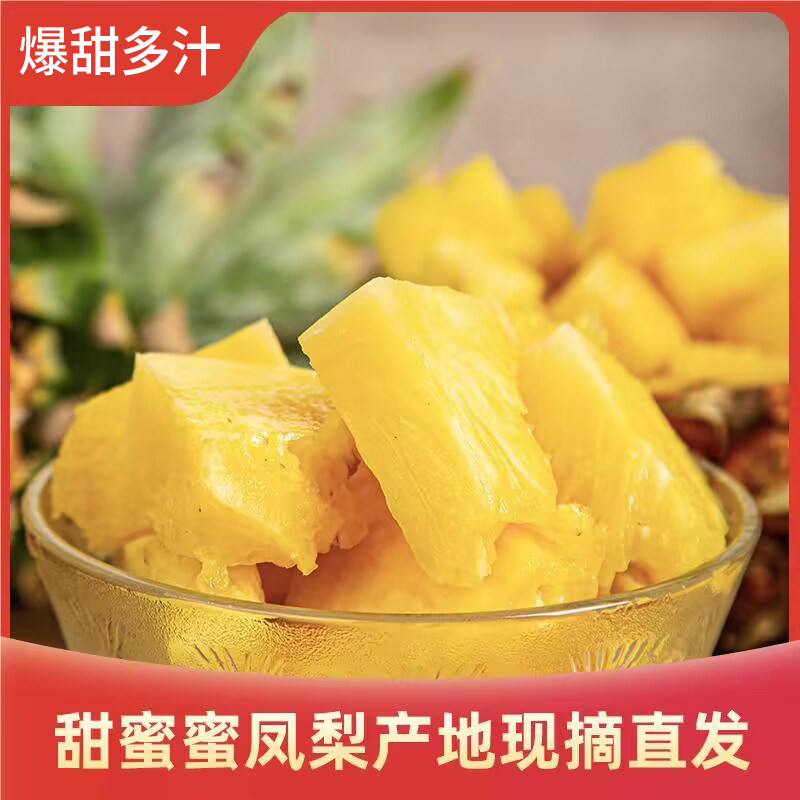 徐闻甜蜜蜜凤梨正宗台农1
= = = =
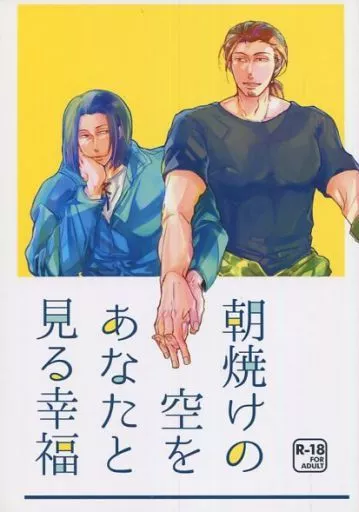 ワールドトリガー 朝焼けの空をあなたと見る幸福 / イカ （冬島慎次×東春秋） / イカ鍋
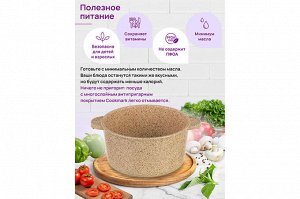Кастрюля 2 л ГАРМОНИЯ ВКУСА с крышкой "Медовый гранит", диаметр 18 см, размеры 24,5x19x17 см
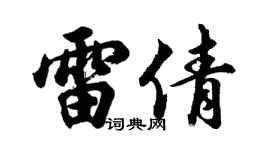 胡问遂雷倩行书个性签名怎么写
= = = =
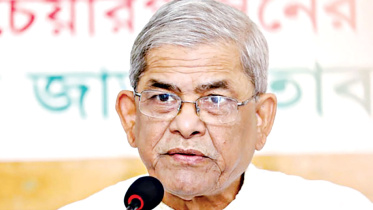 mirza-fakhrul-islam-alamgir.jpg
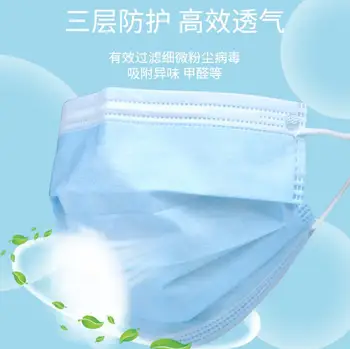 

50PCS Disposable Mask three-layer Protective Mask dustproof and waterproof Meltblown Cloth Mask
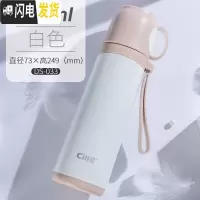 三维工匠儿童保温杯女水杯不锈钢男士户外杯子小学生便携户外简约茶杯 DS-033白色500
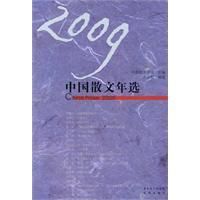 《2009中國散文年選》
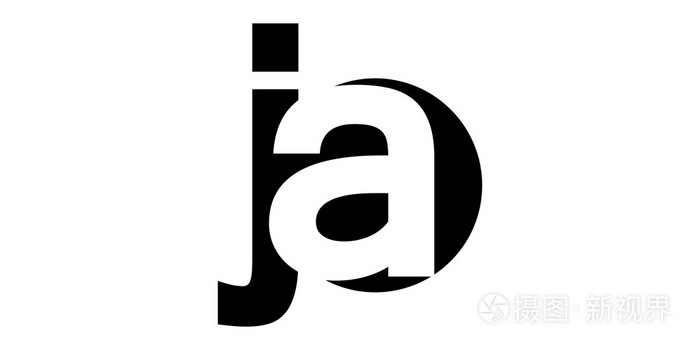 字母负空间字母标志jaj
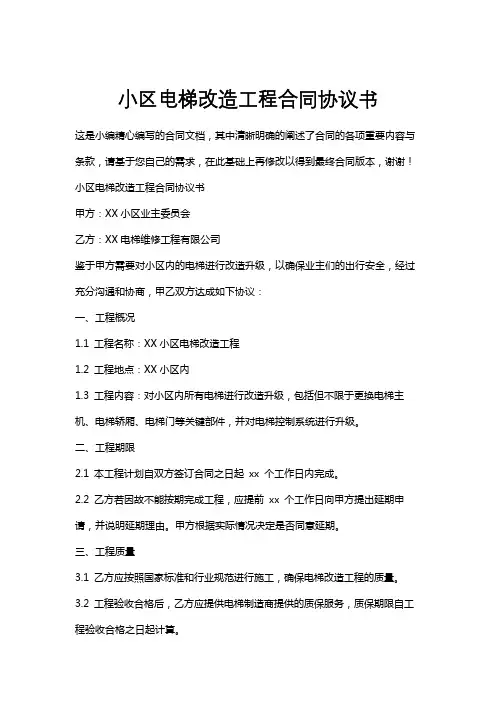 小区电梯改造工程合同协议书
= = = =
* WORK INSTRUCTIONS *
Within the listing above, extract exactly the lines that run from the one containing "Кастрюля 2 л" through the one containing "胡问遂雷倩行书个性签名怎么写", excluding any pictures.

* TASK SOLUTION *
Кастрюля 2 л ГАРМОНИЯ ВКУСА с крышкой "Медовый гранит", диаметр 18 см, размеры 24,5x19x17 см
 胡问遂雷倩行书个性签名怎么写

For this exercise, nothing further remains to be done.